───── SOURCE MATERIAL ─────

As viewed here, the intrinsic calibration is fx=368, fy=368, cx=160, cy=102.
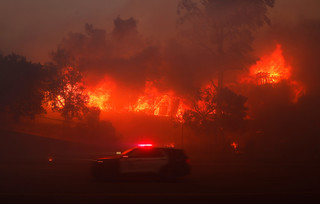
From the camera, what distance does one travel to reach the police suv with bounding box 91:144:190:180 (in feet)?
53.3

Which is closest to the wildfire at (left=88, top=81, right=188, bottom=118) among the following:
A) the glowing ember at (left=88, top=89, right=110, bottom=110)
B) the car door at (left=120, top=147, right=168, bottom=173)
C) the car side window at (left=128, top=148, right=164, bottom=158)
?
the glowing ember at (left=88, top=89, right=110, bottom=110)

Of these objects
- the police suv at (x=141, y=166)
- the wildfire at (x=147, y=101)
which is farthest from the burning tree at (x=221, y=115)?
the police suv at (x=141, y=166)

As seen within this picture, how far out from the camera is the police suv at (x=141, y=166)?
53.3 feet

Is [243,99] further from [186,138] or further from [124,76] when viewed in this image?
[124,76]

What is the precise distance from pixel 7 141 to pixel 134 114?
21.2 meters

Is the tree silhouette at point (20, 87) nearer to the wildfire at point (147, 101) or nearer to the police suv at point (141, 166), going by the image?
the wildfire at point (147, 101)

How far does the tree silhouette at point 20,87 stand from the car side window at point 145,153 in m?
35.2

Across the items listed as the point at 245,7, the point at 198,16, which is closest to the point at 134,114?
the point at 198,16

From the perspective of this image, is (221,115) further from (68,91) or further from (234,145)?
(68,91)

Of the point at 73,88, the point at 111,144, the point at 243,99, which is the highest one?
the point at 73,88

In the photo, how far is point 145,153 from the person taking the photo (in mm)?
16641

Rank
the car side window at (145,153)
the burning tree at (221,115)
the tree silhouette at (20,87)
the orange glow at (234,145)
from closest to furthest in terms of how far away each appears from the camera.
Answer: the car side window at (145,153)
the burning tree at (221,115)
the orange glow at (234,145)
the tree silhouette at (20,87)

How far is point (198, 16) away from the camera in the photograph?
4688 cm

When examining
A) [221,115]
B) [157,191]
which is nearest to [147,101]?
[221,115]
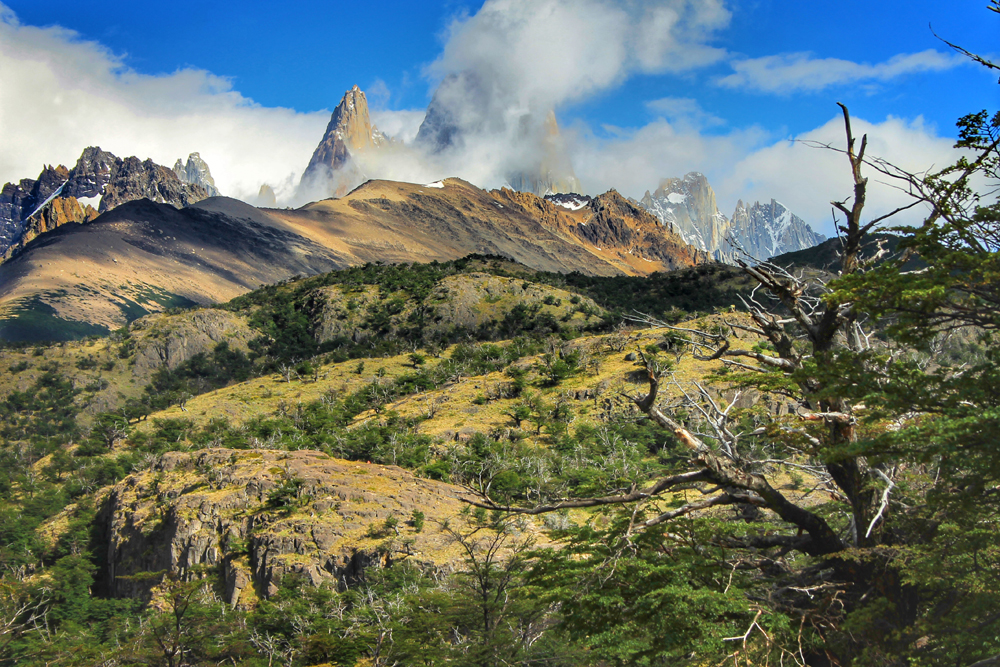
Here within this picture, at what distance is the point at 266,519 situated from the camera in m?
38.9

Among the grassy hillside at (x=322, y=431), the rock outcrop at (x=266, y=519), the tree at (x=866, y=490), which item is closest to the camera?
the tree at (x=866, y=490)

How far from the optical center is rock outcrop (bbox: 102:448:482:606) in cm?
3534

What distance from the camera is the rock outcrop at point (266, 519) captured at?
35.3m

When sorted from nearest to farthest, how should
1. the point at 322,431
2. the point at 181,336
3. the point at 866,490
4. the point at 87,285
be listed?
the point at 866,490, the point at 322,431, the point at 181,336, the point at 87,285

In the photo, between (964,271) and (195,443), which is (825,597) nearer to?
(964,271)

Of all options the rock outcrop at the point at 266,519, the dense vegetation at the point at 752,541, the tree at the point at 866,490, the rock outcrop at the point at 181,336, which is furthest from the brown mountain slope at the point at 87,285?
the tree at the point at 866,490

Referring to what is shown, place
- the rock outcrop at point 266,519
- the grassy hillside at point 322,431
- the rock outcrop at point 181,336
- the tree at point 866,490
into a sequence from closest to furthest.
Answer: the tree at point 866,490
the rock outcrop at point 266,519
the grassy hillside at point 322,431
the rock outcrop at point 181,336

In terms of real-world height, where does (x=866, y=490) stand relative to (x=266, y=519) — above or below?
above

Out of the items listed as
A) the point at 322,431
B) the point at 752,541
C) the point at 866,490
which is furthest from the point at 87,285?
the point at 866,490

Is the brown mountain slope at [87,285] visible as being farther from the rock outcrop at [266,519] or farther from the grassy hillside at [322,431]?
the rock outcrop at [266,519]

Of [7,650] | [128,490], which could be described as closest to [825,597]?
[7,650]

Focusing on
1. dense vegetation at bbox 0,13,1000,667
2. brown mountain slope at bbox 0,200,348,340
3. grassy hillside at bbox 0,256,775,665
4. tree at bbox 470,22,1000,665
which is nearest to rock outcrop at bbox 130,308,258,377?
Answer: grassy hillside at bbox 0,256,775,665

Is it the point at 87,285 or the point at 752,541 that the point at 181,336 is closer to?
the point at 87,285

─────

EXERCISE BRIEF –
Reproduce every one of the records above word for word, omitting the pictures.

THE RESPONSE –
As viewed here, the intrinsic calibration is fx=368, fy=368, cx=160, cy=102.
From the camera, what distance does one travel to reach the police suv with bounding box 91:144:190:180 (in feet)?
53.3

Which is closest to the wildfire at (left=88, top=81, right=188, bottom=118) among the following:
A) the glowing ember at (left=88, top=89, right=110, bottom=110)
B) the car door at (left=120, top=147, right=168, bottom=173)
C) the car side window at (left=128, top=148, right=164, bottom=158)
?
the glowing ember at (left=88, top=89, right=110, bottom=110)

Of these objects
- the police suv at (x=141, y=166)
- the wildfire at (x=147, y=101)
which is farthest from the burning tree at (x=221, y=115)?
the police suv at (x=141, y=166)

As seen within this picture, how far out from the camera is the police suv at (x=141, y=166)?
53.3 feet

Is [243,99] further from [186,138] or further from [124,76] when viewed in this image?
[124,76]

What is the precise distance from pixel 7 141 to pixel 134 114?
21.2 meters

Is the tree silhouette at point (20, 87) nearer to the wildfire at point (147, 101) or nearer to the police suv at point (141, 166), going by the image?
the wildfire at point (147, 101)

How far does the tree silhouette at point 20,87 stand from the car side window at point 145,153 in m?
35.2

Across the items listed as the point at 245,7, the point at 198,16, which is closest to the point at 134,114?
the point at 198,16

From the perspective of this image, is (221,115) further from (68,91) or further from (234,145)?
(68,91)

Of the point at 73,88, the point at 111,144, the point at 243,99, which is the highest one?
the point at 73,88

In the photo, how far is point 145,153 from the person taking the photo (in mm)?
16641

Rank
the car side window at (145,153)
the burning tree at (221,115)
the tree silhouette at (20,87)
the orange glow at (234,145)
from closest to furthest in terms of how far away each appears from the camera.
Answer: the car side window at (145,153)
the burning tree at (221,115)
the orange glow at (234,145)
the tree silhouette at (20,87)

How far is point (198, 16) away from the camera in the photograph?
4688 cm

When examining
A) [221,115]
B) [157,191]
which is nearest to [147,101]?
[221,115]
Here within this picture, at what distance is the point at 266,519 situated from the camera in m?
38.9

Among the grassy hillside at (x=322, y=431), the rock outcrop at (x=266, y=519), the tree at (x=866, y=490), which item is closest to the camera?
the tree at (x=866, y=490)

How far from the optical center is rock outcrop (bbox: 102:448:482:606) in cm?
3534

What distance from the camera is the rock outcrop at point (266, 519) captured at?
35.3m

When sorted from nearest to farthest, how should
1. the point at 322,431
2. the point at 181,336
3. the point at 866,490
4. the point at 87,285
be listed?
the point at 866,490, the point at 322,431, the point at 181,336, the point at 87,285

In the photo, between (964,271) and (195,443), which is (825,597) nearer to?
(964,271)

Of all options the rock outcrop at the point at 266,519, the dense vegetation at the point at 752,541, the tree at the point at 866,490, the rock outcrop at the point at 181,336, which is furthest from the brown mountain slope at the point at 87,285?
the tree at the point at 866,490

Referring to what is shown, place
- the rock outcrop at point 266,519
- the grassy hillside at point 322,431
- the rock outcrop at point 181,336
- the tree at point 866,490
into a sequence from closest to furthest.
Answer: the tree at point 866,490
the rock outcrop at point 266,519
the grassy hillside at point 322,431
the rock outcrop at point 181,336

In terms of real-world height, where does (x=866, y=490) stand relative to (x=266, y=519) — above or below?
above

Out of the items listed as
A) the point at 322,431
B) the point at 752,541
C) the point at 866,490
which is furthest from the point at 87,285?
the point at 866,490

Is the brown mountain slope at [87,285] visible as being farther from the rock outcrop at [266,519] or farther from the grassy hillside at [322,431]?
the rock outcrop at [266,519]

Of [7,650] | [128,490], which could be described as closest to [825,597]?
[7,650]

Focusing on
1. dense vegetation at bbox 0,13,1000,667
2. brown mountain slope at bbox 0,200,348,340
3. grassy hillside at bbox 0,256,775,665
4. tree at bbox 470,22,1000,665
which is nearest to rock outcrop at bbox 130,308,258,377?
Answer: grassy hillside at bbox 0,256,775,665

Is it the point at 87,285 or the point at 752,541 that the point at 181,336 is closer to?
the point at 87,285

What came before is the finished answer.